His argument was essentially that all of the conditions that lead inexorably to war are basic and (so far as we know) unchangeable features of peace. The division of nervous systems into tribes, with which they can experience identification or consubstantiality, and the combination of scapegoating and victimage* lead to the possibility and even the likelihood of war. The conflict between Us and Them, which is produced by a mixture of this tribalism and the need to justify the kill and the distribution/redistribution of property, creates the potential and the justification for the slaughter.

Once I got this, I understood why it is absolutely vital to our elites that “serious” people constantly express the rectitude of the slaughter, and the willingness to pursue it. I understood why they have determined that only the people who express those ideas are serious. I understood why Obama and Clinton and McCain all agree that “all options are always on the table.” By maintaining this consensus, they maintain our readiness, in this state of peace, to declare the special state of peace that is war. They are keeping us stoked, just in case.

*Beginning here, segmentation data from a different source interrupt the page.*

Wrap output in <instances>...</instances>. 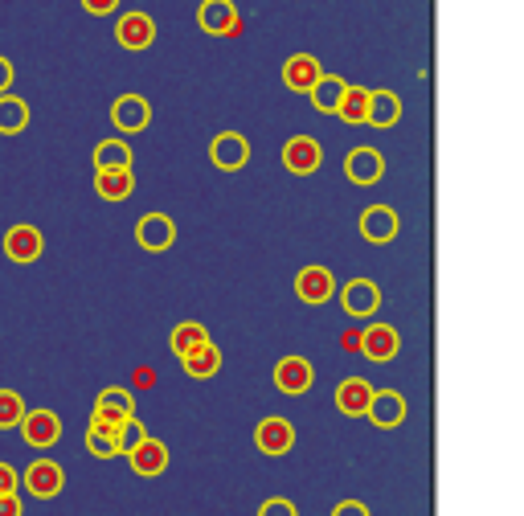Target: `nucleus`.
<instances>
[{
  "label": "nucleus",
  "mask_w": 524,
  "mask_h": 516,
  "mask_svg": "<svg viewBox=\"0 0 524 516\" xmlns=\"http://www.w3.org/2000/svg\"><path fill=\"white\" fill-rule=\"evenodd\" d=\"M365 107H369V91H365V86H344V95H340V103H336V115H340L344 123L361 127V123H365Z\"/></svg>",
  "instance_id": "cd10ccee"
},
{
  "label": "nucleus",
  "mask_w": 524,
  "mask_h": 516,
  "mask_svg": "<svg viewBox=\"0 0 524 516\" xmlns=\"http://www.w3.org/2000/svg\"><path fill=\"white\" fill-rule=\"evenodd\" d=\"M82 9L91 13V17H107V13L119 9V0H82Z\"/></svg>",
  "instance_id": "f704fd0d"
},
{
  "label": "nucleus",
  "mask_w": 524,
  "mask_h": 516,
  "mask_svg": "<svg viewBox=\"0 0 524 516\" xmlns=\"http://www.w3.org/2000/svg\"><path fill=\"white\" fill-rule=\"evenodd\" d=\"M0 516H21V500H17V492H13V496H0Z\"/></svg>",
  "instance_id": "e433bc0d"
},
{
  "label": "nucleus",
  "mask_w": 524,
  "mask_h": 516,
  "mask_svg": "<svg viewBox=\"0 0 524 516\" xmlns=\"http://www.w3.org/2000/svg\"><path fill=\"white\" fill-rule=\"evenodd\" d=\"M320 160H324V148L312 136H291L283 144V168L295 172V177H312V172L320 168Z\"/></svg>",
  "instance_id": "39448f33"
},
{
  "label": "nucleus",
  "mask_w": 524,
  "mask_h": 516,
  "mask_svg": "<svg viewBox=\"0 0 524 516\" xmlns=\"http://www.w3.org/2000/svg\"><path fill=\"white\" fill-rule=\"evenodd\" d=\"M332 516H369V508H365L361 500H340V504L332 508Z\"/></svg>",
  "instance_id": "c9c22d12"
},
{
  "label": "nucleus",
  "mask_w": 524,
  "mask_h": 516,
  "mask_svg": "<svg viewBox=\"0 0 524 516\" xmlns=\"http://www.w3.org/2000/svg\"><path fill=\"white\" fill-rule=\"evenodd\" d=\"M136 242L152 254H164L172 242H177V222L168 213H144L140 226H136Z\"/></svg>",
  "instance_id": "f8f14e48"
},
{
  "label": "nucleus",
  "mask_w": 524,
  "mask_h": 516,
  "mask_svg": "<svg viewBox=\"0 0 524 516\" xmlns=\"http://www.w3.org/2000/svg\"><path fill=\"white\" fill-rule=\"evenodd\" d=\"M197 25L213 37H226L238 29V5L234 0H201V9H197Z\"/></svg>",
  "instance_id": "f3484780"
},
{
  "label": "nucleus",
  "mask_w": 524,
  "mask_h": 516,
  "mask_svg": "<svg viewBox=\"0 0 524 516\" xmlns=\"http://www.w3.org/2000/svg\"><path fill=\"white\" fill-rule=\"evenodd\" d=\"M127 459H131V471H136V476L152 480V476H164V467H168V447H164L160 439L148 435L140 447L127 451Z\"/></svg>",
  "instance_id": "412c9836"
},
{
  "label": "nucleus",
  "mask_w": 524,
  "mask_h": 516,
  "mask_svg": "<svg viewBox=\"0 0 524 516\" xmlns=\"http://www.w3.org/2000/svg\"><path fill=\"white\" fill-rule=\"evenodd\" d=\"M209 160L222 168V172H238V168H246V160H250V140L238 136V132H217L213 144H209Z\"/></svg>",
  "instance_id": "9b49d317"
},
{
  "label": "nucleus",
  "mask_w": 524,
  "mask_h": 516,
  "mask_svg": "<svg viewBox=\"0 0 524 516\" xmlns=\"http://www.w3.org/2000/svg\"><path fill=\"white\" fill-rule=\"evenodd\" d=\"M344 177L353 181V185H361V189L377 185L385 177V156L377 148H353V152L344 156Z\"/></svg>",
  "instance_id": "423d86ee"
},
{
  "label": "nucleus",
  "mask_w": 524,
  "mask_h": 516,
  "mask_svg": "<svg viewBox=\"0 0 524 516\" xmlns=\"http://www.w3.org/2000/svg\"><path fill=\"white\" fill-rule=\"evenodd\" d=\"M295 295L303 299V304H328V299L336 295V279H332V271L328 267H320V263H312V267H303L299 275H295Z\"/></svg>",
  "instance_id": "9d476101"
},
{
  "label": "nucleus",
  "mask_w": 524,
  "mask_h": 516,
  "mask_svg": "<svg viewBox=\"0 0 524 516\" xmlns=\"http://www.w3.org/2000/svg\"><path fill=\"white\" fill-rule=\"evenodd\" d=\"M365 418L381 430H393V426H402L406 422V398L398 390H373V402L365 410Z\"/></svg>",
  "instance_id": "6ab92c4d"
},
{
  "label": "nucleus",
  "mask_w": 524,
  "mask_h": 516,
  "mask_svg": "<svg viewBox=\"0 0 524 516\" xmlns=\"http://www.w3.org/2000/svg\"><path fill=\"white\" fill-rule=\"evenodd\" d=\"M127 418H136V398L123 385H111L95 398V410H91V426H103V430H119Z\"/></svg>",
  "instance_id": "f257e3e1"
},
{
  "label": "nucleus",
  "mask_w": 524,
  "mask_h": 516,
  "mask_svg": "<svg viewBox=\"0 0 524 516\" xmlns=\"http://www.w3.org/2000/svg\"><path fill=\"white\" fill-rule=\"evenodd\" d=\"M21 488V476L13 471V463H0V496H13Z\"/></svg>",
  "instance_id": "72a5a7b5"
},
{
  "label": "nucleus",
  "mask_w": 524,
  "mask_h": 516,
  "mask_svg": "<svg viewBox=\"0 0 524 516\" xmlns=\"http://www.w3.org/2000/svg\"><path fill=\"white\" fill-rule=\"evenodd\" d=\"M9 86H13V62H9V58H0V95H5Z\"/></svg>",
  "instance_id": "4c0bfd02"
},
{
  "label": "nucleus",
  "mask_w": 524,
  "mask_h": 516,
  "mask_svg": "<svg viewBox=\"0 0 524 516\" xmlns=\"http://www.w3.org/2000/svg\"><path fill=\"white\" fill-rule=\"evenodd\" d=\"M41 250H46V238H41V230L29 226V222H21V226H13L5 234V254L13 258V263H37Z\"/></svg>",
  "instance_id": "a211bd4d"
},
{
  "label": "nucleus",
  "mask_w": 524,
  "mask_h": 516,
  "mask_svg": "<svg viewBox=\"0 0 524 516\" xmlns=\"http://www.w3.org/2000/svg\"><path fill=\"white\" fill-rule=\"evenodd\" d=\"M340 304H344V312L353 316V320H369L381 308V287L373 279H353V283H344Z\"/></svg>",
  "instance_id": "20e7f679"
},
{
  "label": "nucleus",
  "mask_w": 524,
  "mask_h": 516,
  "mask_svg": "<svg viewBox=\"0 0 524 516\" xmlns=\"http://www.w3.org/2000/svg\"><path fill=\"white\" fill-rule=\"evenodd\" d=\"M21 418H25V398L17 390H0V430L21 426Z\"/></svg>",
  "instance_id": "7c9ffc66"
},
{
  "label": "nucleus",
  "mask_w": 524,
  "mask_h": 516,
  "mask_svg": "<svg viewBox=\"0 0 524 516\" xmlns=\"http://www.w3.org/2000/svg\"><path fill=\"white\" fill-rule=\"evenodd\" d=\"M320 74H324V66H320L316 54H291L283 62V86H287V91H295V95H308Z\"/></svg>",
  "instance_id": "dca6fc26"
},
{
  "label": "nucleus",
  "mask_w": 524,
  "mask_h": 516,
  "mask_svg": "<svg viewBox=\"0 0 524 516\" xmlns=\"http://www.w3.org/2000/svg\"><path fill=\"white\" fill-rule=\"evenodd\" d=\"M115 37H119V46L123 50H148L152 41H156V21L148 13H123L119 25H115Z\"/></svg>",
  "instance_id": "4468645a"
},
{
  "label": "nucleus",
  "mask_w": 524,
  "mask_h": 516,
  "mask_svg": "<svg viewBox=\"0 0 524 516\" xmlns=\"http://www.w3.org/2000/svg\"><path fill=\"white\" fill-rule=\"evenodd\" d=\"M205 340H209L205 324H197V320H185V324H177V328H172V336H168V349L177 353V357H189L193 349H201Z\"/></svg>",
  "instance_id": "bb28decb"
},
{
  "label": "nucleus",
  "mask_w": 524,
  "mask_h": 516,
  "mask_svg": "<svg viewBox=\"0 0 524 516\" xmlns=\"http://www.w3.org/2000/svg\"><path fill=\"white\" fill-rule=\"evenodd\" d=\"M95 193L103 201H127L136 193V172L131 168H99L95 172Z\"/></svg>",
  "instance_id": "4be33fe9"
},
{
  "label": "nucleus",
  "mask_w": 524,
  "mask_h": 516,
  "mask_svg": "<svg viewBox=\"0 0 524 516\" xmlns=\"http://www.w3.org/2000/svg\"><path fill=\"white\" fill-rule=\"evenodd\" d=\"M99 168H131V144L127 140H103L95 148V172Z\"/></svg>",
  "instance_id": "c85d7f7f"
},
{
  "label": "nucleus",
  "mask_w": 524,
  "mask_h": 516,
  "mask_svg": "<svg viewBox=\"0 0 524 516\" xmlns=\"http://www.w3.org/2000/svg\"><path fill=\"white\" fill-rule=\"evenodd\" d=\"M254 447H258L262 455H271V459L287 455V451L295 447V426H291L287 418H279V414L262 418V422L254 426Z\"/></svg>",
  "instance_id": "7ed1b4c3"
},
{
  "label": "nucleus",
  "mask_w": 524,
  "mask_h": 516,
  "mask_svg": "<svg viewBox=\"0 0 524 516\" xmlns=\"http://www.w3.org/2000/svg\"><path fill=\"white\" fill-rule=\"evenodd\" d=\"M398 230H402V218H398V213H393L389 205H369V209L361 213V234H365V242H373V246L393 242V238H398Z\"/></svg>",
  "instance_id": "ddd939ff"
},
{
  "label": "nucleus",
  "mask_w": 524,
  "mask_h": 516,
  "mask_svg": "<svg viewBox=\"0 0 524 516\" xmlns=\"http://www.w3.org/2000/svg\"><path fill=\"white\" fill-rule=\"evenodd\" d=\"M29 127V103L21 95H0V136H17Z\"/></svg>",
  "instance_id": "b1692460"
},
{
  "label": "nucleus",
  "mask_w": 524,
  "mask_h": 516,
  "mask_svg": "<svg viewBox=\"0 0 524 516\" xmlns=\"http://www.w3.org/2000/svg\"><path fill=\"white\" fill-rule=\"evenodd\" d=\"M398 349H402V332L393 328V324H369L365 328V336H361V353L369 357V361H393L398 357Z\"/></svg>",
  "instance_id": "2eb2a0df"
},
{
  "label": "nucleus",
  "mask_w": 524,
  "mask_h": 516,
  "mask_svg": "<svg viewBox=\"0 0 524 516\" xmlns=\"http://www.w3.org/2000/svg\"><path fill=\"white\" fill-rule=\"evenodd\" d=\"M21 435H25L29 447L46 451V447H54V443L62 439V422H58L54 410H25V418H21Z\"/></svg>",
  "instance_id": "0eeeda50"
},
{
  "label": "nucleus",
  "mask_w": 524,
  "mask_h": 516,
  "mask_svg": "<svg viewBox=\"0 0 524 516\" xmlns=\"http://www.w3.org/2000/svg\"><path fill=\"white\" fill-rule=\"evenodd\" d=\"M275 385H279V394H287V398L308 394L312 385H316L312 361H303V357H283V361L275 365Z\"/></svg>",
  "instance_id": "1a4fd4ad"
},
{
  "label": "nucleus",
  "mask_w": 524,
  "mask_h": 516,
  "mask_svg": "<svg viewBox=\"0 0 524 516\" xmlns=\"http://www.w3.org/2000/svg\"><path fill=\"white\" fill-rule=\"evenodd\" d=\"M344 86H348V82H344L340 74H328V70H324V74L316 78V86L308 91V99H312L316 111L328 115V111H336V103H340V95H344Z\"/></svg>",
  "instance_id": "a878e982"
},
{
  "label": "nucleus",
  "mask_w": 524,
  "mask_h": 516,
  "mask_svg": "<svg viewBox=\"0 0 524 516\" xmlns=\"http://www.w3.org/2000/svg\"><path fill=\"white\" fill-rule=\"evenodd\" d=\"M369 402H373V385H369L365 377H344V381L336 385V410H340L344 418H365Z\"/></svg>",
  "instance_id": "aec40b11"
},
{
  "label": "nucleus",
  "mask_w": 524,
  "mask_h": 516,
  "mask_svg": "<svg viewBox=\"0 0 524 516\" xmlns=\"http://www.w3.org/2000/svg\"><path fill=\"white\" fill-rule=\"evenodd\" d=\"M144 439H148V430H144L140 418H127V422L115 430V447H119V455H127L131 447H140Z\"/></svg>",
  "instance_id": "2f4dec72"
},
{
  "label": "nucleus",
  "mask_w": 524,
  "mask_h": 516,
  "mask_svg": "<svg viewBox=\"0 0 524 516\" xmlns=\"http://www.w3.org/2000/svg\"><path fill=\"white\" fill-rule=\"evenodd\" d=\"M258 516H299V508H295L287 496H271L267 504L258 508Z\"/></svg>",
  "instance_id": "473e14b6"
},
{
  "label": "nucleus",
  "mask_w": 524,
  "mask_h": 516,
  "mask_svg": "<svg viewBox=\"0 0 524 516\" xmlns=\"http://www.w3.org/2000/svg\"><path fill=\"white\" fill-rule=\"evenodd\" d=\"M21 484H25V492L37 496V500H54V496L66 488V471H62L58 459H37V463L25 467Z\"/></svg>",
  "instance_id": "f03ea898"
},
{
  "label": "nucleus",
  "mask_w": 524,
  "mask_h": 516,
  "mask_svg": "<svg viewBox=\"0 0 524 516\" xmlns=\"http://www.w3.org/2000/svg\"><path fill=\"white\" fill-rule=\"evenodd\" d=\"M111 123L119 127L123 136H136L152 123V103L144 95H119L111 107Z\"/></svg>",
  "instance_id": "6e6552de"
},
{
  "label": "nucleus",
  "mask_w": 524,
  "mask_h": 516,
  "mask_svg": "<svg viewBox=\"0 0 524 516\" xmlns=\"http://www.w3.org/2000/svg\"><path fill=\"white\" fill-rule=\"evenodd\" d=\"M86 451L95 459H115L119 447H115V430H103V426H91L86 430Z\"/></svg>",
  "instance_id": "c756f323"
},
{
  "label": "nucleus",
  "mask_w": 524,
  "mask_h": 516,
  "mask_svg": "<svg viewBox=\"0 0 524 516\" xmlns=\"http://www.w3.org/2000/svg\"><path fill=\"white\" fill-rule=\"evenodd\" d=\"M402 119V99L393 91H369V107H365V123L369 127H393Z\"/></svg>",
  "instance_id": "5701e85b"
},
{
  "label": "nucleus",
  "mask_w": 524,
  "mask_h": 516,
  "mask_svg": "<svg viewBox=\"0 0 524 516\" xmlns=\"http://www.w3.org/2000/svg\"><path fill=\"white\" fill-rule=\"evenodd\" d=\"M185 361V373L189 377H197V381H205V377H213L217 369H222V349H217L213 340H205L201 349H193L189 357H181Z\"/></svg>",
  "instance_id": "393cba45"
}]
</instances>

We can argue about whether they do this against their will or because they have to do so to remain “serious.” Many believe that Obama or Clinton is really a super peacenik who only pretends to like blowing stuff up in order to compensate for being a woman or a liberal or whatever. But whether or not they mean it doesn’t really matter — they are helping to prepare us either way.

And whether or not Clinton actually wants to kill every single man, woman and child in Iran doesn’t really matter. I’m not particularly sure that she does, but it’s a distinction without a difference. Whatever her secret, innermost wishes, she is actively upping the ante. She is attempting to prove she is “serious” by promising, and preparing us for, a new level of slaughter. It is to Obama’s credit that so far he has not chosen to descend to that level. For that matter, I’m not even sure McCain has ever expressed such baldly genocidal desires, though I have little doubt he shares them.

Democrats keep telling me that I have to leave her alone and focus on McCain, because she’s just fine (she’s one of us) and he’s the real bad guy. They keep telling me I have to accept her as just as good as Obama, maybe even better. But when she goes on national television two times in one day with an explicit threat to “obliterate” a nation, and by some readings a promise to do so, I cannot let that stand. I cannot pretend it never occurred. I cannot accept her as an acceptable alternative to a candidate who has not expressed a desire to kill an entire nation. I can’t do it.

And every day I watch liberal writers engage in this horseshit, it makes me sick.

It’s not about me. But it is about war, which is always close. Always at hand. A special case of peace.

*Note: Victimage sounds like exactly what it isn’t, which is only another way of saying scapegoating. Victimage is related to scapegoating, but not the same thing — it’s about casting oneself as a victim, the natural complement to the scapegoating process.